____ SOURCE

Monday, March 9, 2015

What's Jesus So Angry About?

John 2:13-22
Lent 3
March 8, 2015

Jesus is angry here.
I mean we’ve seen him speak strongly to
people, to the disciples, to the Pharisees.
Jesus is Really Angry In the Temple
Dinah Roe Kemball 2002
but we don’t see Jesus acting out physically.
Actually, we don’t see it at all except here.
But this story is in all four gospels.
It’s obviously important.
But what is it about this particular situation
that makes Jesus so demonstrative?

Some people think it’s specifically about selling things in church
bake sales, sub sales, bingo games, rummage sales.
So some churches don’t allow sales of any kind
because of this story of Jesus.
I don’t know that Jesus anger is only about selling things though.
I think there’s more than that.

Now, the reason that they
were selling animals in the temple,
was so people could buy them to do sacrifices
which was the main element of Jewish worship at the time.
The original idea was that people worshipped God by giving
God back the best of what God had given them.
Most people would bring their own animals,
or they would trade what they produced for an animal to sacrifice.

________

▸ SHORT PROBLEM A:
How many gospels does the sermon say contain this story?

____ RECORDED DATA

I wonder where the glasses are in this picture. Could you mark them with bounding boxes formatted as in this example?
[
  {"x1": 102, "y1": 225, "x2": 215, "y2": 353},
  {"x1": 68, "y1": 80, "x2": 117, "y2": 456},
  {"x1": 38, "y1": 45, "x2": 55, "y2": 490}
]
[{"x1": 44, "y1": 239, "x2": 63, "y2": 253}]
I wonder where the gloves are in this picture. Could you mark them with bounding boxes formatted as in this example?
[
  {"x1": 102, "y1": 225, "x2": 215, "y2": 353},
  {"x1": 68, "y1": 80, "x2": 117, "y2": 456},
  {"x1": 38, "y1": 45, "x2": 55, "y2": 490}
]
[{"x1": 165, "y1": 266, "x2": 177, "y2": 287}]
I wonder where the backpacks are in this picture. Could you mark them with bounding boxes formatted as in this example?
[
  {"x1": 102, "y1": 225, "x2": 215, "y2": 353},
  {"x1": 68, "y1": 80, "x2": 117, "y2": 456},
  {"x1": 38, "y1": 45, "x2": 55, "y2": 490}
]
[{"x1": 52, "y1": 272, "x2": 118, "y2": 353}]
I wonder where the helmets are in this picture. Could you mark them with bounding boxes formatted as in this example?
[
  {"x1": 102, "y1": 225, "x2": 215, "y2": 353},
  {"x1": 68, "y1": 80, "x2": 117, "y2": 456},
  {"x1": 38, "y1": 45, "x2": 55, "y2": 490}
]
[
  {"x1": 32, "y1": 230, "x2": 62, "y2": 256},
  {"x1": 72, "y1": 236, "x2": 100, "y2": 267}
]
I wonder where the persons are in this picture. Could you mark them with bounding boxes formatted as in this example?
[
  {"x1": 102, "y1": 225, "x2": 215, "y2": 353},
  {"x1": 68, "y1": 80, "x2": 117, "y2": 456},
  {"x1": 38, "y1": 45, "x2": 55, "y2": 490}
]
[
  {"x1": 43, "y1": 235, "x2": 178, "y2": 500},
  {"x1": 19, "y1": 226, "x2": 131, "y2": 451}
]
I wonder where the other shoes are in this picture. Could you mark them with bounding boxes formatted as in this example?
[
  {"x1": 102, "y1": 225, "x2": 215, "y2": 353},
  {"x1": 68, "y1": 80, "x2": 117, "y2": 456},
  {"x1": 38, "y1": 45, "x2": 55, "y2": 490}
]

________

▸ SHORT PROBLEM B:
Express everything in the records from the line containing "I wonder where the persons" down to the last line of the records as a Markdown table with the columns Row and Record line. Give one numbered row per line and leave out blank lines.

▸ TASK RESPONSE A:
All four gospels.

▸ TASK RESPONSE B:
| Row | Record line |
|---|---|
| 1 | I wonder where the persons are in this picture. Could you mark them with bounding boxes formatted as in this example? |
| 2 | [ |
| 3 |   {"x1": 102, "y1": 225, "x2": 215, "y2": 353}, |
| 4 |   {"x1": 68, "y1": 80, "x2": 117, "y2": 456}, |
| 5 |   {"x1": 38, "y1": 45, "x2": 55, "y2": 490} |
| 6 | ] |
| 7 | [ |
| 8 |   {"x1": 43, "y1": 235, "x2": 178, "y2": 500}, |
| 9 |   {"x1": 19, "y1": 226, "x2": 131, "y2": 451} |
| 10 | ] |
| 11 | I wonder where the other shoes are in this picture. Could you mark them with bounding boxes formatted as in this example? |
| 12 | [ |
| 13 |   {"x1": 102, "y1": 225, "x2": 215, "y2": 353}, |
| 14 |   {"x1": 68, "y1": 80, "x2": 117, "y2": 456}, |
| 15 |   {"x1": 38, "y1": 45, "x2": 55, "y2": 490} |
| 16 | ] |